I wasn’t praying so much that I would do well – I wasn't too nervous, and wasn’t that interested in the University of Chicago anyway – but just that God would use our time for his purposes. I didn’t have any kind of agenda; I simply wanted to be open to what God might have planned.
I sat down with the interviewer, who pulled out a questionnaire that I had filled out earlier. He immediately pointed to the question about what I wanted to do as a career, to which I had written “minister.” At that time, I was still firmly Protestant (I’ve since become Catholic) and thought I'd be a Protestant pastor.
“So you want to be a minister?” he asked.
“Yes, that’s what I’m thinking now.”
He paused. “I… I'm just moved that someone at your age would have such strong convictions to want to dedicate your life in that way.” He laughed. “You do realize that the University of Chicago is a hotbed of atheism? Why would you want to come here?”
I found it funny that he would describe his school in such straightforward terms, particularly in an admissions interview. “Well, I’m looking for a good education, and maybe a place like this could be something that really stretches me.”
He said again that he was really moved that someone at my age believed in Jesus so strongly, so I asked him what his beliefs were. He explained that he had studied philosophy and was working on a Master’s degree in religion – not just to study things in a detached way, but to really seek Truth.

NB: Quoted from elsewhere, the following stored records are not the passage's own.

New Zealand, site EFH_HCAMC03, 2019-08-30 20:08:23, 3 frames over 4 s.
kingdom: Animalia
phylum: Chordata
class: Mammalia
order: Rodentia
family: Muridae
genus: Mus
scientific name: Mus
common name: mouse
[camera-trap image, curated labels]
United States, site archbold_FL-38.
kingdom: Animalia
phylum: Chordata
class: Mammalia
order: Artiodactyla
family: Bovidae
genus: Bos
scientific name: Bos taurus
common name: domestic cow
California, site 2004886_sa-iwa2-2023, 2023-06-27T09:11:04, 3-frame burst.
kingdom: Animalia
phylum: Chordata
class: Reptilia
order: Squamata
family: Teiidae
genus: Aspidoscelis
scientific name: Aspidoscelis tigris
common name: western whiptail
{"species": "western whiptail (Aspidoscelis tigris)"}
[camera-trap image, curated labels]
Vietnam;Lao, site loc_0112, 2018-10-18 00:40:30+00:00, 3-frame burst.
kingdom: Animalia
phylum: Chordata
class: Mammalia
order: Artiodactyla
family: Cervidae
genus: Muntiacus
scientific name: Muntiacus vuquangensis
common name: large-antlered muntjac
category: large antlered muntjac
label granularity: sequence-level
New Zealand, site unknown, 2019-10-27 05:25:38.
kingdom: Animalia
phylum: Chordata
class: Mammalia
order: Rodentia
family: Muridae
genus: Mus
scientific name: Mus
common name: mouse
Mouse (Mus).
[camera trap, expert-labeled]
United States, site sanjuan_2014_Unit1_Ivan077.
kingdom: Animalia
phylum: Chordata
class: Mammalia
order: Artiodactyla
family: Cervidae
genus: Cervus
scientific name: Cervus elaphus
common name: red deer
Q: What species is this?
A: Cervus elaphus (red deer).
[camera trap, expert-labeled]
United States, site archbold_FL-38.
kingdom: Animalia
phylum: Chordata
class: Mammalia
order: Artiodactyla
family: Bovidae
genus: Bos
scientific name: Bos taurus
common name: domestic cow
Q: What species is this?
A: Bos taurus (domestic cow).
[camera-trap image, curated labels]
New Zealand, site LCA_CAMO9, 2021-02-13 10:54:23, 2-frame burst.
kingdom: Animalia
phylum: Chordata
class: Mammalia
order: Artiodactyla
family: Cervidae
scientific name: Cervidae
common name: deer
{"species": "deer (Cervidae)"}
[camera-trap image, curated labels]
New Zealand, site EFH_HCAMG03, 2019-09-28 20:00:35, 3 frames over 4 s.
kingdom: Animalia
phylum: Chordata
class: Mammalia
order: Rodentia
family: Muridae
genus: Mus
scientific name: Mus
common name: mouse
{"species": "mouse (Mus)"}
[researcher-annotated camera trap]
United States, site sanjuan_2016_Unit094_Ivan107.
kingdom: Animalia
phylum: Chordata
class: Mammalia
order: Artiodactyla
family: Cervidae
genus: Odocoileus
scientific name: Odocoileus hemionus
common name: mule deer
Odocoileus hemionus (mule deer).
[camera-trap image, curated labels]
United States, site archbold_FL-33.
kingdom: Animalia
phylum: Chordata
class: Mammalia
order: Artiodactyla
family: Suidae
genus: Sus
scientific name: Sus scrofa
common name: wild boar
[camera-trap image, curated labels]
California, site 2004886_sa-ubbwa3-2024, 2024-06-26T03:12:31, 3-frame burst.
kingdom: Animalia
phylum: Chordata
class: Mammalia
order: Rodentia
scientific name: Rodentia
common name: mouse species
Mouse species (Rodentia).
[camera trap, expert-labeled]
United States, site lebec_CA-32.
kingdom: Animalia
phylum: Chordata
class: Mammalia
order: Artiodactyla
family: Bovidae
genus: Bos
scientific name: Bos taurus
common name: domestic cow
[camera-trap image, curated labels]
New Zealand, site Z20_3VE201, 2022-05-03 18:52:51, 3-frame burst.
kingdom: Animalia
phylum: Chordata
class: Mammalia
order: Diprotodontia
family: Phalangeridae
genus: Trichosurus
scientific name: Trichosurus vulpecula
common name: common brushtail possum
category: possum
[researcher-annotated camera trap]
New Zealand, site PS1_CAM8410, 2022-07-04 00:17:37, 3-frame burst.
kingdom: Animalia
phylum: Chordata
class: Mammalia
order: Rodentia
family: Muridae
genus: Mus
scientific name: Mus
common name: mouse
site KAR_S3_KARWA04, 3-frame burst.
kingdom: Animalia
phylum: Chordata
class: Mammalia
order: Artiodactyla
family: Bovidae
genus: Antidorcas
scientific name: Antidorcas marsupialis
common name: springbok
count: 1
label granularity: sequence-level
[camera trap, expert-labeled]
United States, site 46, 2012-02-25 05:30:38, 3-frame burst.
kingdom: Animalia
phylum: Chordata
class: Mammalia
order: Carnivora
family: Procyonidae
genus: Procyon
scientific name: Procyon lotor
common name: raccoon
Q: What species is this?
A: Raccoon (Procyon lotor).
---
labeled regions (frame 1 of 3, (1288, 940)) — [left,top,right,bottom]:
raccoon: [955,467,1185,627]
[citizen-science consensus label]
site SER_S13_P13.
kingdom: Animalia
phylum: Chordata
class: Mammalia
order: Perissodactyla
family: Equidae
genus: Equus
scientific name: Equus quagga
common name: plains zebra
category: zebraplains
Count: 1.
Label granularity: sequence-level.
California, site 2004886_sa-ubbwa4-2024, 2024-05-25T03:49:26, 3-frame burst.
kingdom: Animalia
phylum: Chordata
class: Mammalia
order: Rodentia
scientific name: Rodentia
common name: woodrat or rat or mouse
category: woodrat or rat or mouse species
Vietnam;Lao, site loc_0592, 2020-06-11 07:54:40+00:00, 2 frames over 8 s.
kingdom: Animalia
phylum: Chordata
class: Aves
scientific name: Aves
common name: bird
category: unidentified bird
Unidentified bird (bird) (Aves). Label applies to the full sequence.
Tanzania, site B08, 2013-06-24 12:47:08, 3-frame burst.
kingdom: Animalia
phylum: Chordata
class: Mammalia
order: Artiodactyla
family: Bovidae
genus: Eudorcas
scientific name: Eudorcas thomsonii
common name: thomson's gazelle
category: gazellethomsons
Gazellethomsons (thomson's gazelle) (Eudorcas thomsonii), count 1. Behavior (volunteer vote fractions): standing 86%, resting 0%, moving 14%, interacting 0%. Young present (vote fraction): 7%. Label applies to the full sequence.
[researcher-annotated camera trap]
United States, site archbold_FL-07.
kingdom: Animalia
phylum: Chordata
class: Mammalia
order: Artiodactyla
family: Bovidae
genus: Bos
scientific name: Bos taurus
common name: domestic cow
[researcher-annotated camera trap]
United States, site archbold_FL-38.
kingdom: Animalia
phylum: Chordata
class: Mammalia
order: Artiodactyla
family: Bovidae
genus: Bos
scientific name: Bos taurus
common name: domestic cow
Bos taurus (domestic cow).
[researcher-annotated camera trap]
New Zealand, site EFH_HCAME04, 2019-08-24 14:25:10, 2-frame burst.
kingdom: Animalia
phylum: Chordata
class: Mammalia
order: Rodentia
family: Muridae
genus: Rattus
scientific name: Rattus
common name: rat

He said that depending on the day, he was either convinced that there was no God at all or that Christianity was absolutely true.
Lately, he said he had been thinking a lot about when Pontius Pilate asked Jesus, “What is truth?”
“Do you remember how Jesus answered?” he asked.
I remembered the passage: “Yeah, doesn’t Jesus say that whoever listens to him hears the truth?”
“No.” He grabbed a Bible. I can't remember if he had the Bible with him or if I had one in my bag, but either way, a Bible was quickly produced in the admissions interview for the University of Chicago. “That's what most people think.” He flipped to John 18:37-39 and showed me the passage. “See, that’s what Jesus says before Pilate asks the question. Then Pilate asks him ‘What is truth?’ and Jesus doesn’t give an answer!” He looked up at me. “That’s a philosophical question! And Jesus is given the opportunity to answer, and he doesn’t!”
We didn’t talk about anything else on my questionnaire or about the school, but rather discussed the Gospel for the rest of the interview until we were well past our time.
So, as we were concluding our meeting, it seemed to make sense to ask him, “Do you want to pray?”
He looked at me and laughed. “Uh, we don’t normally pray in admissions interviews.”
“Well, I don't think this has been a normal admissions interview.”
He hesitated for a second. “Good point. All right, let’s pray.”
We bowed our heads. I prayed that God would lead him to the Truth and bless the rest of our day. We said “Amen,” shook hands, and I headed back out to my dad.